### Reading text
§ §

MPs briefing against their leader or regurgitating poisonous drivel in the guise of “advice” to hostile newspapers are apparently motivated by sincere concern that the party is unable to establish a clear lead over the Conservatives in the polls.
While Labour still does beat the Tories in most surveys of public opinion, it is true that the marginal lead it possesses is nothing to boast about.
The Conservatives have, with the connivance of the Liberal Democrats, opened our NHS to privateers, sold off our Royal Mail, savaged the welfare state, launched a vicious and spite-fuelled campaign against disabled people and presided over an unprecedented rise in poverty that sees a million people queuing for food handouts.
On top of that, the right is in disarray, with David Cameron watching as his MPs defect to the even more rabidly Thatcherite outfit that is Ukip.
Labour should certainly be doing better against a nasty party that is as divided as it is unpopular.
But there are reasons to question whether those sniping at Mr Miliband have the party’s best interests at heart.
The torrent of media coverage designed to make the Labour leader look weak and incompetent was completely predictable.
The likes of the Mail and the Telegraph, mouthpieces for the 1 per cent, are delighted with the colossal transfer of wealth from working people to the rich that the Tories are implementing, and will stop at nothing to prevent a Labour victory next May.
One of Lenin’s maxims in politics was: “Who? Whom?” Who benefits from this, and who will be harmed by it?
It is hard to see Labour’s general election chances being helped by the decapitation of the party six months away from a general election.
And who is behind the attacks?
Mr Miliband has surged in the polls whenever he has challenged Establishment interests — attacking Rupert Murdoch’s vast and unaccountable media power or pledging a freeze on energy prices.
All polls suggest a more coherent leftward shift — pledges to renationalise the railways and energy companies, for instance — would win the support of millions of voters.
But these are not the policies advocated by Mr Miliband’s critics.
Anonymous Jewish donors brief that they’ll cut their funding because of the Labour leader’s principled support for recognising the state of Palestine, an overwhelmingly popular position.
A return to appeasing the apartheid state of Israel is apparently their price for supporting the party.
Alistair Darling moans about a mansion tax on houses worth more than £2 million, as if Labour’s main electoral problem is a failure to appeal to the rich.
Simon Danczuk’s wish-list in the Mail on Sunday — get tough on immigration, reform welfare to get people back to work, build “an NHS that works for everyone” — was exactly the sort of vacuous new-Labour speak that confuses people about what Labour stands for.
More than one anonymous briefer has hinted that Labour should forfeit this election because of the scale of the problems facing the country and sit it out till next time.
It is this that really motivates the plotters — the fear that the anger of millions of working people will force their party in government to enact progressive policies and forgo their cosy relationship with the Establishment.
Nothing could better display the total indifference of the Blairites to the suffering being imposed on workers by the Tory-led coalition.
Ed Miliband should see now that his attempts to placate the right of his party are doomed. A bold challenge to the discredited austerity bandwagon is the only thing that will carry him to Downing Street.

§ §

### Given records
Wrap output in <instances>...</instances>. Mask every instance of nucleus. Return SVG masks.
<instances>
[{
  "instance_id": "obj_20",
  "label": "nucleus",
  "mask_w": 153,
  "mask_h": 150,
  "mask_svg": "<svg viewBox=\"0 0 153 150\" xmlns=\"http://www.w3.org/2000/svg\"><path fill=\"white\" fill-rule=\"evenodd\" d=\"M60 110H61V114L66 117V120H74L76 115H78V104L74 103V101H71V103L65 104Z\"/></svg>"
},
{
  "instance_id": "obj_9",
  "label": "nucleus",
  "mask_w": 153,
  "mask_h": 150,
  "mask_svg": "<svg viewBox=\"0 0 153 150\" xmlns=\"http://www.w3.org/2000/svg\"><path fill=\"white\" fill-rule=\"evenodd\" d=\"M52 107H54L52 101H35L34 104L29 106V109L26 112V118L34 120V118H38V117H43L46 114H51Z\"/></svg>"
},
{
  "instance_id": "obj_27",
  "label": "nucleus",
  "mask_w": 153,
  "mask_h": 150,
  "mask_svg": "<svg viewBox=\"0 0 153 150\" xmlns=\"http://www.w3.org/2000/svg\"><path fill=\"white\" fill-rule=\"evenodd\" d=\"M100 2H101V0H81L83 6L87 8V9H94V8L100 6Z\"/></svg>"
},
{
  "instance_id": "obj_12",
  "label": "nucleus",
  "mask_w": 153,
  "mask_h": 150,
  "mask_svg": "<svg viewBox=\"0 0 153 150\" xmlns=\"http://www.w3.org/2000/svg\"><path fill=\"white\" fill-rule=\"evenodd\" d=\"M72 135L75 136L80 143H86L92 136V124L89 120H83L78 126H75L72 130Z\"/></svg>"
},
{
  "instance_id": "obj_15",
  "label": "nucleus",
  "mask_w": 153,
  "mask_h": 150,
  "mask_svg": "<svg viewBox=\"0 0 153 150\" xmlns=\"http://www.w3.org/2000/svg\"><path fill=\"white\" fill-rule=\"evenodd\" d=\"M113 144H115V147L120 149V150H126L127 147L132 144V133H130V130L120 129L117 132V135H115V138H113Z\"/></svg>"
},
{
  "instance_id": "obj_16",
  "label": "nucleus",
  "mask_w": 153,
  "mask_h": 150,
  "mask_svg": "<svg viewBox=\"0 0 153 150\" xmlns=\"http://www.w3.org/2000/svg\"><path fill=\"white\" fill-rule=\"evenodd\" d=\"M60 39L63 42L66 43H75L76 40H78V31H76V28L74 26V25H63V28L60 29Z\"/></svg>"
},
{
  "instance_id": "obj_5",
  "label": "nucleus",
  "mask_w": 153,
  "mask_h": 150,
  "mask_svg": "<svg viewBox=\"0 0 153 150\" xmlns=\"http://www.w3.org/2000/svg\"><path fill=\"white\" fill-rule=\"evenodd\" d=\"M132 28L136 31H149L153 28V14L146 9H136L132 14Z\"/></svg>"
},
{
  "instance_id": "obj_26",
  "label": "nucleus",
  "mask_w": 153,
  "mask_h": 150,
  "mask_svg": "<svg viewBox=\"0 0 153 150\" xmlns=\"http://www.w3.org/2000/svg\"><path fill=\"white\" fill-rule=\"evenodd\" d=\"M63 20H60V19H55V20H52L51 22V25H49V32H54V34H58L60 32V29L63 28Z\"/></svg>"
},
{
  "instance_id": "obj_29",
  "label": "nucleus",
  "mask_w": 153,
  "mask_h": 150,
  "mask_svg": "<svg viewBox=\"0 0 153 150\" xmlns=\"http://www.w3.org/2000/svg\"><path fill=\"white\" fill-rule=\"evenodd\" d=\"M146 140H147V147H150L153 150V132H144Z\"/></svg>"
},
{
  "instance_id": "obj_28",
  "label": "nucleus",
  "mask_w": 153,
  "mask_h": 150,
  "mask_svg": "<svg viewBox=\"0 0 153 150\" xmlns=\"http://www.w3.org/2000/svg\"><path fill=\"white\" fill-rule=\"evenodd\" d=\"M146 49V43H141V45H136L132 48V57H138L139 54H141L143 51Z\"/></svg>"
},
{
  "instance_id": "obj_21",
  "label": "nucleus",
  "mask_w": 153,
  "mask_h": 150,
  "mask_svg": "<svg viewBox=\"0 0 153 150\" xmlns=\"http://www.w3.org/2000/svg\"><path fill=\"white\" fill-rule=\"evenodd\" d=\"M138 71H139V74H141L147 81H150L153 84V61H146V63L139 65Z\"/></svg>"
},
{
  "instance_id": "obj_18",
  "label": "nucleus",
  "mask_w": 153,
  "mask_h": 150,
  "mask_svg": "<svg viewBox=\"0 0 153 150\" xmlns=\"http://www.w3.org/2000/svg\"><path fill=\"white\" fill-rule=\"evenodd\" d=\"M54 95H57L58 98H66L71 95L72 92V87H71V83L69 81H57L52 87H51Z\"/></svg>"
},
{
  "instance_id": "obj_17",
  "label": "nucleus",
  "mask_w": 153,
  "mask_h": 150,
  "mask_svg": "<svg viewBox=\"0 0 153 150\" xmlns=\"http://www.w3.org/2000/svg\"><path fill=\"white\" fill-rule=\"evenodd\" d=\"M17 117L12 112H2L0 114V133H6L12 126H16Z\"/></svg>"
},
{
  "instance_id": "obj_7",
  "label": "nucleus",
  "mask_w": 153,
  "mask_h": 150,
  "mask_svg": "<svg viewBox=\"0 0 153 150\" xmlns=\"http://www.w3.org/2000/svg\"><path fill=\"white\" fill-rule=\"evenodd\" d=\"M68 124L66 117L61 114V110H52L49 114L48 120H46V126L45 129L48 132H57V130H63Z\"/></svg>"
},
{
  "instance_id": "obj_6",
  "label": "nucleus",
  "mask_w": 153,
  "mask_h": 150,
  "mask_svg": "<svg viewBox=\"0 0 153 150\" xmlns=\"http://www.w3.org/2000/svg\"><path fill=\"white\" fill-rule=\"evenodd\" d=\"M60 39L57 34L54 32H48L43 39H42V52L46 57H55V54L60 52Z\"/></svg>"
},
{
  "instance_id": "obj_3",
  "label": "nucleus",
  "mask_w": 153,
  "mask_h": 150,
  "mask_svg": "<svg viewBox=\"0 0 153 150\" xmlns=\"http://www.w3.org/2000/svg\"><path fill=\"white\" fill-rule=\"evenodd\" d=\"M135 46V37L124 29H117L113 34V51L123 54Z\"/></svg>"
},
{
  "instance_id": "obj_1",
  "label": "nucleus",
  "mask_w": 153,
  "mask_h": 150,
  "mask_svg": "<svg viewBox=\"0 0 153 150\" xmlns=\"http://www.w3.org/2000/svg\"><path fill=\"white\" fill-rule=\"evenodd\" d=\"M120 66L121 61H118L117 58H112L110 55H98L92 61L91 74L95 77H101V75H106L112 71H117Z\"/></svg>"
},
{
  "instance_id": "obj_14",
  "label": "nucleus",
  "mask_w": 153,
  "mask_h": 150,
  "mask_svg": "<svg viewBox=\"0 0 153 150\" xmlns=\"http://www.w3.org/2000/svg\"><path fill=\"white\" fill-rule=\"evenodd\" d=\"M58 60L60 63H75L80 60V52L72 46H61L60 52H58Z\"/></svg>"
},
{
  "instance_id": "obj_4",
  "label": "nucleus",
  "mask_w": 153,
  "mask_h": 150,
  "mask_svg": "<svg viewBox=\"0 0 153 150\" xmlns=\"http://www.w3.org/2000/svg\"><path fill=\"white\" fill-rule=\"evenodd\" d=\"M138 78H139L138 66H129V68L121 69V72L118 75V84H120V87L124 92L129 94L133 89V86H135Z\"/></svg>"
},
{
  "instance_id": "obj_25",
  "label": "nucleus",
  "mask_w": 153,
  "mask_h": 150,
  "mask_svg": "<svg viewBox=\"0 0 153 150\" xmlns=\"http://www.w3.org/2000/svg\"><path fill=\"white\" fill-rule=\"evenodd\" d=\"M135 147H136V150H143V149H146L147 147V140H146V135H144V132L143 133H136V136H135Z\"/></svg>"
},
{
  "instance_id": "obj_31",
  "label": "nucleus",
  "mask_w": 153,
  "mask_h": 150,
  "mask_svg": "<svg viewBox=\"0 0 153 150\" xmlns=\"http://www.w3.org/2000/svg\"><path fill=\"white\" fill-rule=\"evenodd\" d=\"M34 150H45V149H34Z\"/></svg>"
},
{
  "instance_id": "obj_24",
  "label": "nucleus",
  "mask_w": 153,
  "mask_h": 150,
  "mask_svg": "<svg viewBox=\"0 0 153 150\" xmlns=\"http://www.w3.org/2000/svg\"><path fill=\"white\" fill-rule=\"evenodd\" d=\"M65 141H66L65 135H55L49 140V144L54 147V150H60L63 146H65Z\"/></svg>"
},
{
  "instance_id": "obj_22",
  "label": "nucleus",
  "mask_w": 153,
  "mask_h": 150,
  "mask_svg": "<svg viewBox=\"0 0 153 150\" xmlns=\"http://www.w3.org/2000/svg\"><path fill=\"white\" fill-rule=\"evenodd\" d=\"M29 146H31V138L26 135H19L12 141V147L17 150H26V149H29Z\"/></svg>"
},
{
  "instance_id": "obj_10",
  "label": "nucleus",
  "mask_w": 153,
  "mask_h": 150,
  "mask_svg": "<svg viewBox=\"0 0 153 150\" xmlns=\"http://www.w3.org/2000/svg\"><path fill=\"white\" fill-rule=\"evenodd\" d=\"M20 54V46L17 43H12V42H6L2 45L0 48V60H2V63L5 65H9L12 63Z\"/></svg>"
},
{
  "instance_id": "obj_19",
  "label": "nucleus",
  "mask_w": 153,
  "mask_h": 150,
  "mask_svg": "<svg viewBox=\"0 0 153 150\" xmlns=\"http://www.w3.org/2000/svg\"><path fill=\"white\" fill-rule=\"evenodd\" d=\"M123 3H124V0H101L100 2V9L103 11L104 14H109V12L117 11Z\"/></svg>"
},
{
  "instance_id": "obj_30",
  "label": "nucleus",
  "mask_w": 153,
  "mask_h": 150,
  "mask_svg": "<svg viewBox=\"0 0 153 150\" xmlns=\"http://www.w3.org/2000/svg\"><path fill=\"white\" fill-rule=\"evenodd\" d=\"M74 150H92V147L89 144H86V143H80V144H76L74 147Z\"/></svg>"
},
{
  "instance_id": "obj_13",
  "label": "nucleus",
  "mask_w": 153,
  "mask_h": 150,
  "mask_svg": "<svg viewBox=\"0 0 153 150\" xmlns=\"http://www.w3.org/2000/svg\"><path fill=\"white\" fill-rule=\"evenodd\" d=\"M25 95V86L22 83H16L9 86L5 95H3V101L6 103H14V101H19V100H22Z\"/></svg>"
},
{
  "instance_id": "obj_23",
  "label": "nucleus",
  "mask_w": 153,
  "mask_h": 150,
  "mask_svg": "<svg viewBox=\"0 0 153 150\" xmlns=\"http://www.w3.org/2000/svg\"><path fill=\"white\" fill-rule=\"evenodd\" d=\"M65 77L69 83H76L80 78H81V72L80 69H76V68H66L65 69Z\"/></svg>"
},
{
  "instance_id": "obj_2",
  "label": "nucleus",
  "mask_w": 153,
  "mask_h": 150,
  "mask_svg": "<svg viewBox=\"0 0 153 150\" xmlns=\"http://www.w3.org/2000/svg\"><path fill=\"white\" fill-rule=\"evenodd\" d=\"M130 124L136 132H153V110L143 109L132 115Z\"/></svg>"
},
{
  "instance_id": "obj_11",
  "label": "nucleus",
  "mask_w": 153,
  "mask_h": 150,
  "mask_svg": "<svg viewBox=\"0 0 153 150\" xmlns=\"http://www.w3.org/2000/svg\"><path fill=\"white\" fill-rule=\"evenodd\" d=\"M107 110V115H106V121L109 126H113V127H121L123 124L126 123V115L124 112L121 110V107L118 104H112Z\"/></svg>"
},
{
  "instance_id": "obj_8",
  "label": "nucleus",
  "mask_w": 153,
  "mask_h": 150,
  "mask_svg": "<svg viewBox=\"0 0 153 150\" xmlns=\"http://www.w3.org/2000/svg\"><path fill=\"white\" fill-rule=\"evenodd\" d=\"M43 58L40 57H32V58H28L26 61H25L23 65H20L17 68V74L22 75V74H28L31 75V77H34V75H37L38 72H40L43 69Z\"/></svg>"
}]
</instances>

§ §

### What the task asks
According to the article on Labour and Ed Miliband, what tax does Alistair Darling complain about?

### Response below
A mansion tax on houses worth more than £2 million.